Hipògrifo violento,
que corriste parejas con el viento,
¿
dònde, rayo sin llama,
pàjaro sin matiz, pez sin escama,
y bruto sin istinto
natural, al confuso laberinto
destas desnudas peñas
te desboscas, arrastras y despenas?
Quédate en este monte,
donde tengan los brutos su Faetonte
(...)
(Rosaura, dall'inizio di La vida es
sueño di Calderòn de la
Barca, 1600-1681)
(Ippogrifo violento, che corresti
sfidando a gara il vento, dove mai, buia fiamma, uccello senza
sfumature, pesce senza squame, e bruto senza istinto naturale, al
confuso labirinto di queste nude rupi ti sfreni, ti precipiti e
dirupi? Resta su questo monte, perché le belve trovino un
Fetonte...)
(traduzione di Luisa Orioli, ed.
Adelphi 1967)
Credo che nessuno abbia ancora capito
perché mai ci sia un ippogrifo all'inizio di "La vita è sogno"

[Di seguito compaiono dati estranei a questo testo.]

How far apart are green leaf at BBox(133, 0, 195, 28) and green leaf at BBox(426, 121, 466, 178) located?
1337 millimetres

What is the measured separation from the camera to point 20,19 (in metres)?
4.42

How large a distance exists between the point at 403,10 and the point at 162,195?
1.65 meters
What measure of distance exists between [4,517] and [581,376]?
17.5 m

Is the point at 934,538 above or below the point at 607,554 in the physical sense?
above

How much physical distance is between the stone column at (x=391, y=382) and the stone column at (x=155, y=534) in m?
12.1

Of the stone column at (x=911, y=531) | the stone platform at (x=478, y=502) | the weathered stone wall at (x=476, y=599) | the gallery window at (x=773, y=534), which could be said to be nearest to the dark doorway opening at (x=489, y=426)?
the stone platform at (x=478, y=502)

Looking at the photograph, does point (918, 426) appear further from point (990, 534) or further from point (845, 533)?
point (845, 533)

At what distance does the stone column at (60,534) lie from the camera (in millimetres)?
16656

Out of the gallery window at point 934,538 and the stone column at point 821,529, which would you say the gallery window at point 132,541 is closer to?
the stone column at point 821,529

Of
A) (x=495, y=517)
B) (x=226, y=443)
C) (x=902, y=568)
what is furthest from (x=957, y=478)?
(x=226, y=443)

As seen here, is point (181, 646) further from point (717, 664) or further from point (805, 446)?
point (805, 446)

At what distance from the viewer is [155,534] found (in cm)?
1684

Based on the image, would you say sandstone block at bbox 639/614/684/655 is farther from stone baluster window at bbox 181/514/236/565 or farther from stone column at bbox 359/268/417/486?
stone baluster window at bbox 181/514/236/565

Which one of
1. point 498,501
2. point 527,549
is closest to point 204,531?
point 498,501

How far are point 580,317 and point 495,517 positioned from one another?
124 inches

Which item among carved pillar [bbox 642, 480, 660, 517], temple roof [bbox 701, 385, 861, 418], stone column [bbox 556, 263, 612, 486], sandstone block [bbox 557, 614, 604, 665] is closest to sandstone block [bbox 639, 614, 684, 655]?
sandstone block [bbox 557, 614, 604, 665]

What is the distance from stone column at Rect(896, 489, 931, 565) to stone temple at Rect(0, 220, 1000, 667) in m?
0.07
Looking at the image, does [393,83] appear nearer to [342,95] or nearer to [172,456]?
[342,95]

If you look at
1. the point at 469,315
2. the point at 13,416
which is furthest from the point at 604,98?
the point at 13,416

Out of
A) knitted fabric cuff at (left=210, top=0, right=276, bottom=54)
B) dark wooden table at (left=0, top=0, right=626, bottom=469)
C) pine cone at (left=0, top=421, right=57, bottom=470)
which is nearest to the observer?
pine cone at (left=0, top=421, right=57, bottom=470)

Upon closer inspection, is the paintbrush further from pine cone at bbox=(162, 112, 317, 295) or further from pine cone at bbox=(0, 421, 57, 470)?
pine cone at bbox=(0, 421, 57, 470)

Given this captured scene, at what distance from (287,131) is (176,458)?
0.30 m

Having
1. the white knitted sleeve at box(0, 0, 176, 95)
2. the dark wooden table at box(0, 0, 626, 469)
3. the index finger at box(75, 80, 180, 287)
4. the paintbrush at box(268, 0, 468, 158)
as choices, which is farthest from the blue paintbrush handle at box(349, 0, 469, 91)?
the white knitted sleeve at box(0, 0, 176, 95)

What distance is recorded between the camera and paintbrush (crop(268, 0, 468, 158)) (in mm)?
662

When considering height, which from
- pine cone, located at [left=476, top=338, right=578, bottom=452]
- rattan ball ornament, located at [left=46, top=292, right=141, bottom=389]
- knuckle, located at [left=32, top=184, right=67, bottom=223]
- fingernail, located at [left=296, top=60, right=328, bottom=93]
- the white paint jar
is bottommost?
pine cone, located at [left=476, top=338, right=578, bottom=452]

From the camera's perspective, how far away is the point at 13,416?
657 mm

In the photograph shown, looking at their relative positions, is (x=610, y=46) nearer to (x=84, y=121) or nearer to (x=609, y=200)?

(nel dramma poi l'ippogrifo non c'è) ma è comunque un inizio
formidabile che ci proietta ben dentro alla storia, vero capolavoro,
forse l'incipit più bello e potente che io ricordi.
Una spiegazione la dà la stessa Luisa
Orioli nelle note al libro citato: "con il lamento stravagante
di Rosaura, Calderon ci dà un esempio tipico di estilo culto,
pullulante di riferimenti mitologici (...)".
Non ho i mezzi per andare avanti nella
spiegazione, ma come lettore semplice l'ippogrifo all'inizio mi
rapisce per davvero, e mi porta via dentro la storia, come Astolfo
nell'Orlando Furioso; e con l'evocazione prima del labirinto e poi di
Fetonte sul carro del sole siamo ben dentro a ciò che verrà
raccontato. In fin dei conti, anche la torre (En una encantada
torre, por lo qué sé, vivo preso...) è un labirinto da cui non
si può uscire se non con l'aiuto di qualcuno che ci ama; e Fetonte,
che vuole guidare il carro del sole, è già un possibile commento
alla storia narrata, almeno nella sua parte politica. Comunque sia,
qui mi fermo per non cominciare a deragliare (come Fetonte) nelle mie
metafore; ringrazio l'Ippogrifo per il volo che mi ha concesso, e con
lui ringrazio Calderòn e chi me lo ha fatto conoscere.
(l'immagine è ovviamente di Gustav Doré, per l'Orlando Furioso)
(l'immagine è ovviamente di Gustav Doré, per l'Orlando Furioso)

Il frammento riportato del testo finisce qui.